• _Dataset excerpts_
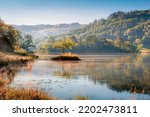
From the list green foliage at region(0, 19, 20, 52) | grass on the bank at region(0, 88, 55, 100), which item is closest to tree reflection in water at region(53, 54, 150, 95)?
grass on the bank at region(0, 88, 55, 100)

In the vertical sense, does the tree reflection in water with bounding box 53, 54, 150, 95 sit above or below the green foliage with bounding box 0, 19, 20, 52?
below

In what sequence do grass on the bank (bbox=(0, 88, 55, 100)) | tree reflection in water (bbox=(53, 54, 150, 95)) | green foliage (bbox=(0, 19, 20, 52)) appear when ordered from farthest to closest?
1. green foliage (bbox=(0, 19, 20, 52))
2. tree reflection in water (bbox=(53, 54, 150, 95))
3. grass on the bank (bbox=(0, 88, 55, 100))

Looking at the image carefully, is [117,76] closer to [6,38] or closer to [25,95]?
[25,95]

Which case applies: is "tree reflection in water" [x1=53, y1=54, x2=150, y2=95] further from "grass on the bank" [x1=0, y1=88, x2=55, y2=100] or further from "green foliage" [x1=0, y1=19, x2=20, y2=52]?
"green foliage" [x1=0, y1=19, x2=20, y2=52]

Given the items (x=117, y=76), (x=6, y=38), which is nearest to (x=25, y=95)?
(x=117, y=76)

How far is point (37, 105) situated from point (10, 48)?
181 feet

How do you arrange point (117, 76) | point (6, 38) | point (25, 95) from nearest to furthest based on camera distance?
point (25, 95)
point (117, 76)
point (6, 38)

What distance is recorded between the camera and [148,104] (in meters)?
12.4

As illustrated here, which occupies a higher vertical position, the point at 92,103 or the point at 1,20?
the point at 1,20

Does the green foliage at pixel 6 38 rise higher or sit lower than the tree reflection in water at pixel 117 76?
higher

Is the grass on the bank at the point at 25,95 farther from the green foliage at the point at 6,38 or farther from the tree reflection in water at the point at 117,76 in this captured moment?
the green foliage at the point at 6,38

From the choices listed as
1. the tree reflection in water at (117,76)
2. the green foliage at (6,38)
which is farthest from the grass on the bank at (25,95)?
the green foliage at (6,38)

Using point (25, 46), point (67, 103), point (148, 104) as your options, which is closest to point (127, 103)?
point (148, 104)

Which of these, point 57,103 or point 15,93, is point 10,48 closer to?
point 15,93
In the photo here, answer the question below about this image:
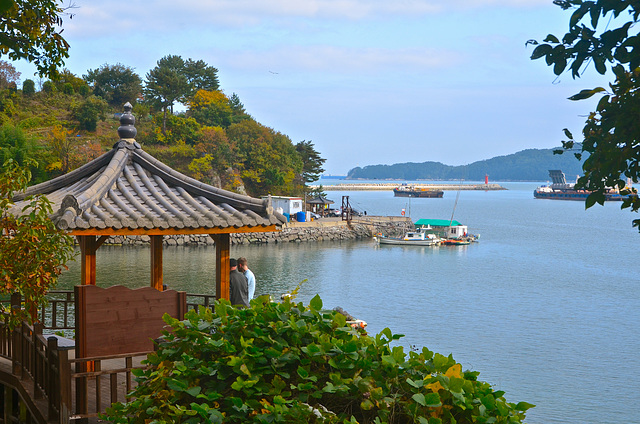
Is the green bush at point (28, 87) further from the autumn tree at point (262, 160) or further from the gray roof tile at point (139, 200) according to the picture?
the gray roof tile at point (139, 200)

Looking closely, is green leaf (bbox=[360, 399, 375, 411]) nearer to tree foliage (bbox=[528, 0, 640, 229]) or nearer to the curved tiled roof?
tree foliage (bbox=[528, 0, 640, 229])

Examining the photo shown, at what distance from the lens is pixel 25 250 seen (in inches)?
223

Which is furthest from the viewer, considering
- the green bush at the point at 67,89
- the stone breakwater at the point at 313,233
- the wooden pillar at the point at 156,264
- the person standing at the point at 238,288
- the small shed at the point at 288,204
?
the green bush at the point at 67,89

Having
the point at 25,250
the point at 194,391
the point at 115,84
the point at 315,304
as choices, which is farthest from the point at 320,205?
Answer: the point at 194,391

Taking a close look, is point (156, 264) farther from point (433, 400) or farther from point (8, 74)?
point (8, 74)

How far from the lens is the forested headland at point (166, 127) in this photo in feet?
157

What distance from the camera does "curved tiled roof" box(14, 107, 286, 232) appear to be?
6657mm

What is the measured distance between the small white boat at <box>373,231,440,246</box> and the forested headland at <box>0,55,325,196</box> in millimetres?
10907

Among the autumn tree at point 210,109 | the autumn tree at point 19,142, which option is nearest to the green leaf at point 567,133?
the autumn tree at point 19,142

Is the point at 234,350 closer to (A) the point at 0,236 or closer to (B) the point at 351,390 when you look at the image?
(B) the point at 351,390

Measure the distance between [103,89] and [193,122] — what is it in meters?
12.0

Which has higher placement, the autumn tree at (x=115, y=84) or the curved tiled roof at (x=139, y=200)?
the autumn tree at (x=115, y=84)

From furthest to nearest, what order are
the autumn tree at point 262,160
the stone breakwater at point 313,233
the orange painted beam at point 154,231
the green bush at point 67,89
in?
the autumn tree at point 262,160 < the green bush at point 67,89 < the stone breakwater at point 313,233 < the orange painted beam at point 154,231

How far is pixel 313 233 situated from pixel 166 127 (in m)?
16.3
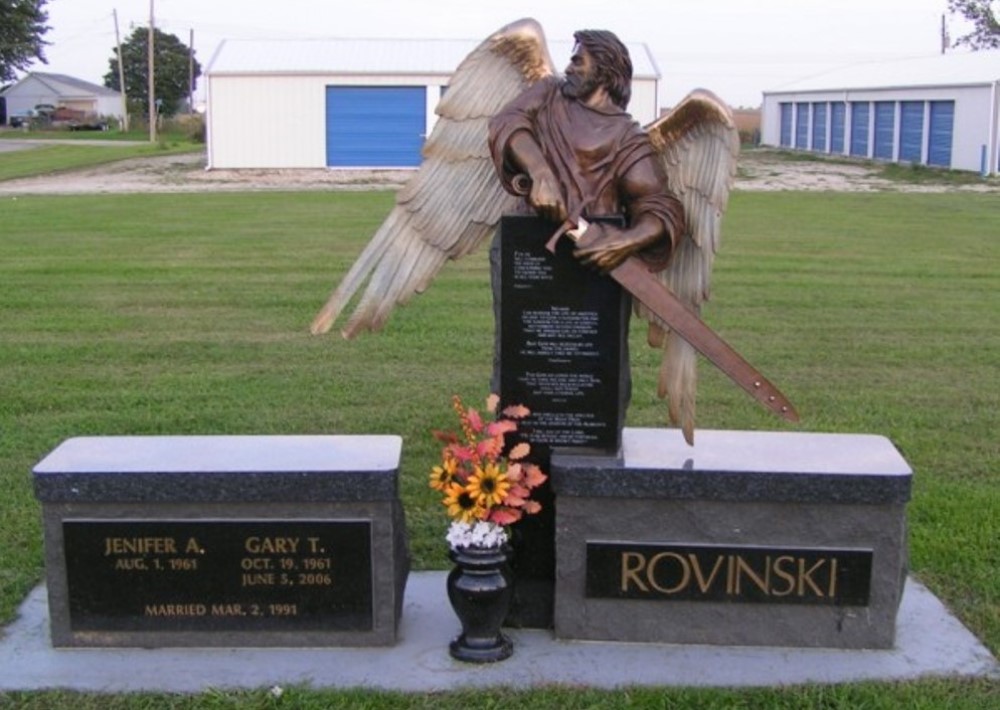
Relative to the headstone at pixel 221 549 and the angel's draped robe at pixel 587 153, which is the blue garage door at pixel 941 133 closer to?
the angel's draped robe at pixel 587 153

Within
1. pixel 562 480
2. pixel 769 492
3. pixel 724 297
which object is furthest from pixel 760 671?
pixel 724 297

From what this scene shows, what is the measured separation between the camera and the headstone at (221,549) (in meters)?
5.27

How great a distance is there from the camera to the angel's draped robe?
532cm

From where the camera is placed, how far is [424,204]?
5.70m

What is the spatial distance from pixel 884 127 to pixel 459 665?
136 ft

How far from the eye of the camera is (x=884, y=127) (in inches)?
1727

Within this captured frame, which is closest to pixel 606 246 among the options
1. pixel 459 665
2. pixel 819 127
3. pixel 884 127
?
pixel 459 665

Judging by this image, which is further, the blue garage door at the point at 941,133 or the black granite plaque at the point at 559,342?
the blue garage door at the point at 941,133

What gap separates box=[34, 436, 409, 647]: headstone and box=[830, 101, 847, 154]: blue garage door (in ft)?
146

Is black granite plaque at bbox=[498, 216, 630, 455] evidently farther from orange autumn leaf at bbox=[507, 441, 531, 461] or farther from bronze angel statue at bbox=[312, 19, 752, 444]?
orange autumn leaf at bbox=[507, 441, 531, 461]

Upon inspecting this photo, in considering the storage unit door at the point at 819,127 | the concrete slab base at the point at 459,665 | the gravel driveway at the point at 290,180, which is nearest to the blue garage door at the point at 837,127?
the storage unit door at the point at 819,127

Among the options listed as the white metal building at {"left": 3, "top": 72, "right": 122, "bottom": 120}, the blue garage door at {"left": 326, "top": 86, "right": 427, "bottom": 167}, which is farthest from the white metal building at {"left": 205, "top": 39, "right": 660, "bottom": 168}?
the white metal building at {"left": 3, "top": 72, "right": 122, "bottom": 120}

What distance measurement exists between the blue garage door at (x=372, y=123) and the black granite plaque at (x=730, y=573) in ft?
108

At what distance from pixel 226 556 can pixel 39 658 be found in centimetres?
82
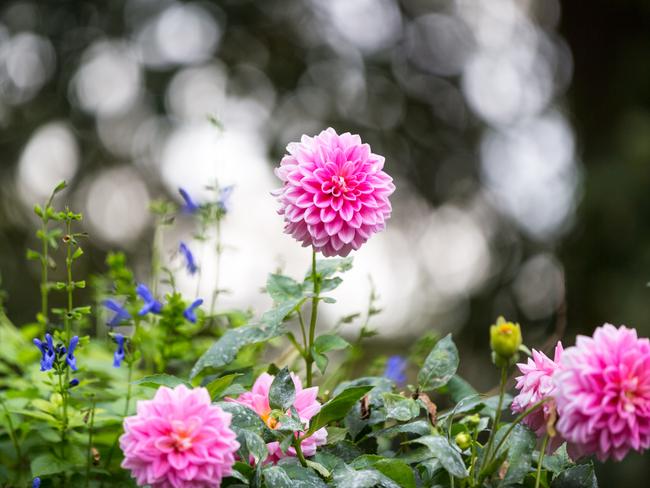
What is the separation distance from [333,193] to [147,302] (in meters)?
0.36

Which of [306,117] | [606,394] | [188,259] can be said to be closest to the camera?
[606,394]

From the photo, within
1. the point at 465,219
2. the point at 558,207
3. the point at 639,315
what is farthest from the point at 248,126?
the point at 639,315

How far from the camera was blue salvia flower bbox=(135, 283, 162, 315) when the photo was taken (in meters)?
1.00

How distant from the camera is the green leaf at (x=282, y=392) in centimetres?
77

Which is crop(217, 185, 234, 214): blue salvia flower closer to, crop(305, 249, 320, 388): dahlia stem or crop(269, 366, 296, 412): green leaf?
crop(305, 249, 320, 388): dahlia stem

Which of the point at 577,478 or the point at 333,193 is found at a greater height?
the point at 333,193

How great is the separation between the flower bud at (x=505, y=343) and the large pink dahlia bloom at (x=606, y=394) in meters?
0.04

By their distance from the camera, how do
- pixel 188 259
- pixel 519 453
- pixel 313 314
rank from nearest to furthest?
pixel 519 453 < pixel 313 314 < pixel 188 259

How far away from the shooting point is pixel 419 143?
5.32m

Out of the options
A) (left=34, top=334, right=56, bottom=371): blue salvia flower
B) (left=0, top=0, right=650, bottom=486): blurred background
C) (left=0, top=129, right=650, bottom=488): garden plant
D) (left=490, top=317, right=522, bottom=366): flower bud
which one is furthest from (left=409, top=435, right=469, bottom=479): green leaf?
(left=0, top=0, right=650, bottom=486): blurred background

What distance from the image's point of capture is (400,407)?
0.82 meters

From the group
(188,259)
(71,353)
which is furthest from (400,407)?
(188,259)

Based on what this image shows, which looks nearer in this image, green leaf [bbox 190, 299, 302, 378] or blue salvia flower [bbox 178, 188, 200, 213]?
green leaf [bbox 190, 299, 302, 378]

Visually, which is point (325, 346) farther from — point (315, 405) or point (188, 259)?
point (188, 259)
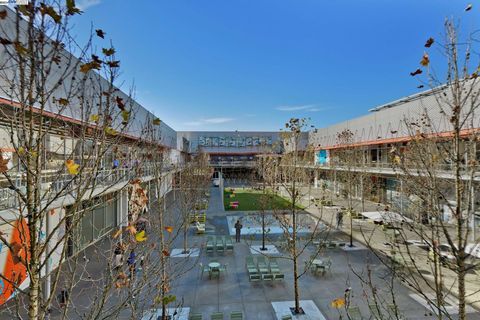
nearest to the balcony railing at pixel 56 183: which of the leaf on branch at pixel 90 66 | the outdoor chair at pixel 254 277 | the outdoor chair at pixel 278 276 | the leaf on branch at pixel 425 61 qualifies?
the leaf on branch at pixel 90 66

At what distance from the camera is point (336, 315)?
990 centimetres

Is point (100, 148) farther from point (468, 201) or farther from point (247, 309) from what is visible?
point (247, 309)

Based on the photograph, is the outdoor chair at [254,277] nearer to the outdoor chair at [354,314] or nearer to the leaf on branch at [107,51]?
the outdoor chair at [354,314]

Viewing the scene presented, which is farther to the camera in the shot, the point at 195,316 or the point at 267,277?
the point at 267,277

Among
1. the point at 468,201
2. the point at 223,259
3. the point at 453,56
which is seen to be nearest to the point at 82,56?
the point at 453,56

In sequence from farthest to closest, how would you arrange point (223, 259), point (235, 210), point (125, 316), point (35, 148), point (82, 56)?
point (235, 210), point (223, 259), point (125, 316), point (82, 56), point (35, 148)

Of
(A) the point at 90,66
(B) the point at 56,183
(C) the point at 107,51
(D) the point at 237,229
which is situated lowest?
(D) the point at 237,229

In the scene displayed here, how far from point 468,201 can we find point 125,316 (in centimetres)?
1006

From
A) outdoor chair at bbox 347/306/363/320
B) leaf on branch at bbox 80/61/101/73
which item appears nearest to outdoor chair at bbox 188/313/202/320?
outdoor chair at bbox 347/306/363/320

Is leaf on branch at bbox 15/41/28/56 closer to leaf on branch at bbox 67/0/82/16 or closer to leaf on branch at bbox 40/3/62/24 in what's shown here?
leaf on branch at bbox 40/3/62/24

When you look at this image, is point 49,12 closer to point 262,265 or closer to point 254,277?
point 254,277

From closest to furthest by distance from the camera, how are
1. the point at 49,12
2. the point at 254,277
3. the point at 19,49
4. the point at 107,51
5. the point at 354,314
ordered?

• _What you have to do_
Starting at the line with "Is leaf on branch", copy every line up to and including the last one in the entries above.

• _Final result_
Is leaf on branch at bbox 15/41/28/56 closer to leaf on branch at bbox 67/0/82/16 or closer to leaf on branch at bbox 40/3/62/24 in what's shown here?
leaf on branch at bbox 40/3/62/24

When you look at this image, is point 49,12 closer to point 262,265 or closer to point 254,277?
point 254,277

From closest to furthest by distance from the camera, how are
1. the point at 49,12
2. the point at 254,277
3. the point at 19,49
4. the point at 107,51
5. the point at 354,314
ordered?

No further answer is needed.